New hope for children with abnormal heart rhythm
University of Michigan Health System
Freezing technique offered at UMHS proves effective for arrhythmias
From age 3 to 8 , Austin Miller's heart would race up to 200 beats per minute – about double a normal heart rate.
"We noticed when he was in preschool he would get a kind of bluish appearance to his face and he would be winded. Every year it seemed to get worse and worse," says Tamara Miller, Austin 's mother.
Doctors prescribed different medications to control the cardiac arrhythmia, or abnormal heartbeat. But the medications slowed his heart rate too much, at times to as low as 40 beats per minute.
The Millers then came to the University of Michigan Health System 's C.S. Mott Children's Hospital, where doctors offered a unique treatment option that would freeze the small bit of heart tissue causing the arrhythmia. Austin underwent the procedure, called cryoablation, four months ago.
"We didn't want him to be on medication, because we were worried about long-term effects. So we were hoping to get him off that and give him more of a normal life," Miller says.
While arrhythmias are more commonly associated with adults, they can affect children as well.
"These arrhythmias can affect children in many different ways. It can range from a nuisance that just slows them down on the playing field or makes them stop what they're doing for a moment or two to potentially life threatening," says Peter Fischbach, M.D., director of the Pediatric Electrophysiology Lab at UMHS.
Arrhythmias can cause the heart to beat too fast or too slow. Symptoms can start in infancy and can manifest themselves as poor feeding or irritability. Older children may complain of their heart beating too fast or feeling unwell. In adolescence, arrhythmias cause a racing heart rate, dizziness or chest discomfort.
Treatment for arrhythmia is done in the cardiac catheterization laboratory and involves identifying where the short circuit occurs within the heart. Doctors then put a catheter in that circuit and turn on energy, either heating or cooling. Radiofrequency ablation, the standard catheterization procedure, involves passing a small current through the tip of a catheter and burning the affected heart tissue.
In cryoablation, the catheter tip is cooled, instead of heated, and a portion of the heart muscle is frozen, eliminating its ability to carry electrical signals. This lets the heart's normal conduction system work the way it's supposed to, creating a normal heartbeat.
"Cryoablation may not be indicated for every arrhythmia that we treat in a catheterization laboratory," says Fischbach, clinical assistant professor of Pediatrics at U-M Medical School. "There are some arrhythmias that are amenable to treatment with standard radiofrequency ablation. It's the tried and true technique.
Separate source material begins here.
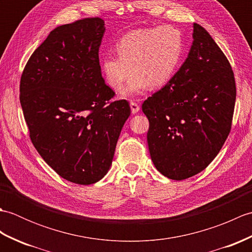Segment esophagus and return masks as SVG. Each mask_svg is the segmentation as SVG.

Cryoablation certainly is going to have a very important role in treating young children."
Because children are smaller, the abnormal electrical pathways are often close to many vital structures within the heart. In cryoablation, the first step is to cool, but not freeze, the area suspected of causing the arrhythmia in a process called cryomapping. At this point, the heart loses its electrical function without losing any mechanical function, so the heart cells are alive and recoverable. This provides a measure of safety which is not available in radiofrequency ablation.
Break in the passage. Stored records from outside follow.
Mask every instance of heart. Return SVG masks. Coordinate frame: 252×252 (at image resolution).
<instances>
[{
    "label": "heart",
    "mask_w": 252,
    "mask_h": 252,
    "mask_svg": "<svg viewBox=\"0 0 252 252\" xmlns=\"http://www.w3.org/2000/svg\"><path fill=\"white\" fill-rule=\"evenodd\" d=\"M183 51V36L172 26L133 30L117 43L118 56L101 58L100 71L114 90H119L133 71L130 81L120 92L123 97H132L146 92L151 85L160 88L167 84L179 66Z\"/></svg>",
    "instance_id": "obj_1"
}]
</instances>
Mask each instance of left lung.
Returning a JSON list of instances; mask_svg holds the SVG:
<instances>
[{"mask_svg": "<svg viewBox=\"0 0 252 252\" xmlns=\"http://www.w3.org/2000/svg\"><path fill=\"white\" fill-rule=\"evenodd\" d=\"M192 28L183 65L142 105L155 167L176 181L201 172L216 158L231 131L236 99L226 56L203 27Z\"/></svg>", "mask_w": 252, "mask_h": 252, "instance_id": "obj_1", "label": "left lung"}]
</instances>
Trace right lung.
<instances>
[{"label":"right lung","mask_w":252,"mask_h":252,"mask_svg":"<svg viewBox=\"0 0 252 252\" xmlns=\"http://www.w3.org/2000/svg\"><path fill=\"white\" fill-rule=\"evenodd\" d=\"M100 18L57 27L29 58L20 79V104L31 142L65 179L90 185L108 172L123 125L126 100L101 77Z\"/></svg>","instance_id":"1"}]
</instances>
Cryoablation is offered for both children and adults. It once required open heart surgery but is now being done in the catheterization laboratory at Mott Hospital as an outpatient procedure. Mott is currently the only hospital in Michigan offering cryoablation for pediatric heart arrhythmias.
Austin 's surgery took about five hours, after which he was required to lay flat for 6 hours. He was released from the hospital that same evening. The procedure has a 95 percent to 98 percent success rate.
While Austin 's condition had progressed from several hundred episodes of arrhythmia each day to several thousands, the cryoablation procedure has stopped the arrhythmias.
"The cryoablation was four months ago and he is doing wonderfully," Miller says. "He's allowed to play organized sports on teams and he's thrilled. He's a normal 8-year-old. He has absolutely no restrictions."
An arrhythmia is an abnormal beating of the heart caused by a change in the electrical signals. They may cause the heart to beat abnormally fast or abnormally slow.
A newborn's heart rate is around 120-140 beats per minute. An adolescent at rest will have a heart rate around 70 beats per minute. Exercise makes the heart beat faster; it beats slower during sleep.